“Cue the Scary Music.”
Growing up in LA, Halloween was always a little different for my siblings and me. There were the usual Halloween decorations on houses in our neighborhood. But there was one house that needed no decoration. It was known as “The Witch’s House.” Since it was just around the block from where we lived, my brother, sister and me would always visit it on Halloween. We knew that it was the one place we would always get a “trick” rather than a “treat.” The owners at that time would dress up as ghosts and goblins and hand out taffy from a witch’s kettle. There was dry ice coming from the moat around the house and a spooky soundtrack could be heard out the upstairs window.
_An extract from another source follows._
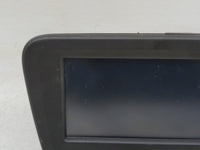 2018 Chevrolet Equinox Information Display Screen Black 1398192 - Oemusedautoparts1.com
The house was designed by Hollywood art director Harry Oliver, who went on to play a major role in Storybook architecture. Oliver was a Hollywood art director who worked on more than 30 films between 1919 and 1938 as art director, art department, and set decorator. It was originally built in 1921 to serve as the offices and dressing rooms for Irvin Willat’s film studio in Culver City, and was moved to its present location in Beverly Hills in 1926. The converted private home, with its pointy, lopsided roof, tiny windows and stucco with a distressed paint job were then surrounded by an intentionally overgrown English-style garden and a moat-like pond.
Architect Charles Moore once described the house as the “quintessential Hansel and Gretel house.” The residence appears in movies including 1995’s Clueless. The home has been called a precursor to Walt Disney’s concept of Imagineering, whereby stage sets became fully realized environments.
The first residents of the 3,500 square feet home, the Spadena family, lent the house their name. A second family moved in and renovated the interior in the 1960s, making some exterior alterations including a skylight visible from certain angles. The moat began leaking under the second family’s ownership and they filled it with soil, and planted a garden. By the time the house came on the market again in 1997, it had fallen into disrepair.
The Witch’s House in the 1920s
Because of the value of its prime location, it was unable to immediately find a buyer interested in a teardown of the property. Consequently, Michael Libow, who did not want to see the home demolished, purchased it and began a gradual renovation. After tall, black fencing was initially placed around the lot, the owner received hate mail from people who thought he was going to tear it down. Relief came to all when Libow restored and enhanced the original vision of Oliver.
The home is now listed as protected Landmark Number 8 in the City of Beverly Hills. It’s also a protected landmark of the memories of Halloween for many children who visited it on Halloween night. The one place where the “trick” was better than the “treat.”